We need to prepare for all Brexit eventualities says Simon Coveney
THE debate in the House of Commons on Tuesday illustrates the "fluidity" of Brexit, Tánaiste Simon Coveney has said.
As the debate on the no-deal Brexit emergency plans got under way in the Dail, Mr Coveney said the events at Westminster showed the need to be prepared for "all eventualities".
On Friday the Dublin government published the Brexit preparedness omnibus bill, which features a wide range of worst-case contingency laws that will be enacted if the UK leaves the EU without a deal.
The Omnibus Bill, which will be fast-tracked through the Oireachtas, is designed to support businesses and jobs affected by a no-deal and secure ongoing access to essential services and products across the border.
Mr Coveney introduced the debate on the Brexit Bill shortly after British Prime Minister Theresa May offered MPs a chance to vote to delay Brexit if her deal is rejected again next month.
He told the Dail that a no-deal Brexit could only be prevented at Westminster.
"Westminster needs to make up its mind, collectively, about what it wants," he said.
"Today's debate at the House of Commons illustrates the fluidity of the situation and accordingly the need for us to be prepared for all eventualities.
"Our history with Britain is deep and complicated but it has arrived at a position of parity, trust and close friendship where we are co-guarantors of peace on our islands.

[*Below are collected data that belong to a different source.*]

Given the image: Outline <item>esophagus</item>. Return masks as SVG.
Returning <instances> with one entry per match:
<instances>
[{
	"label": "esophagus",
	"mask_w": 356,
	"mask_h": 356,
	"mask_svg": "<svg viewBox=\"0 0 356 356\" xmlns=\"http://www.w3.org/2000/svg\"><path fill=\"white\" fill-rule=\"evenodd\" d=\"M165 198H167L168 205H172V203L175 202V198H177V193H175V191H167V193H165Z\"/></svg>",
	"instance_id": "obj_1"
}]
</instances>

"The Irish and the British live together, study together, work together, marry each other and have families together. We understand each other's sense of self and sense of humour.
"In politics we agree on a lot more than we disagree on. Brexit must not be allowed to take any of this away from us."
He said the present position of the Brexit process poses "unique and unprecedented challenges" for Ireland.
Mr Coveney said that the bill is a key part of the Irish government's plans to ramp up the no-deal preparations.
The Omnibus Bill, known as the Miscellaneous Provisions (Withdrawal of the United Kingdom from the European Union on 29 March 2019) Bill, is made up of 15 parts and was prepared by nine ministers.
The proposed laws cover a wide range of areas and focus on protecting Irish citizens' rights, supporting businesses and jobs, healthcare, transport, education and energy.
Fianna Fáil's Brexit spokeswoman Lisa Chambers said: "With 31 days to Brexit it is extremely disappointing and worrying that we find ourselves in this situation having to pass emergency legislation to try and minimise the damage to our country and our citizens because of the UK's government's failure to ratify the withdrawal treaty, which they negotiated and helped to craft.
"We are but onlookers to this entire mess, something which we did not ask for or create but which nevertheless impacts on us heavily."
She went on to accuse the Irish government of giving opposition parties insufficient time to scrutinise the bill.
"It is in all of our interests to ensure that this bill is as robust as it can possibly be and it is our opinion that greater time should have been given to this crucial piece of legislation," she added.
Labour leader Brendan Howlin said: "Economic problems will very quickly lead to a sour political atmosphere and it is likely that Ireland will be blamed, especially by those Brexiteers who have lied to the British people about the EU for many years, and who have lied about their fantasy of unregulated trade after Brexit."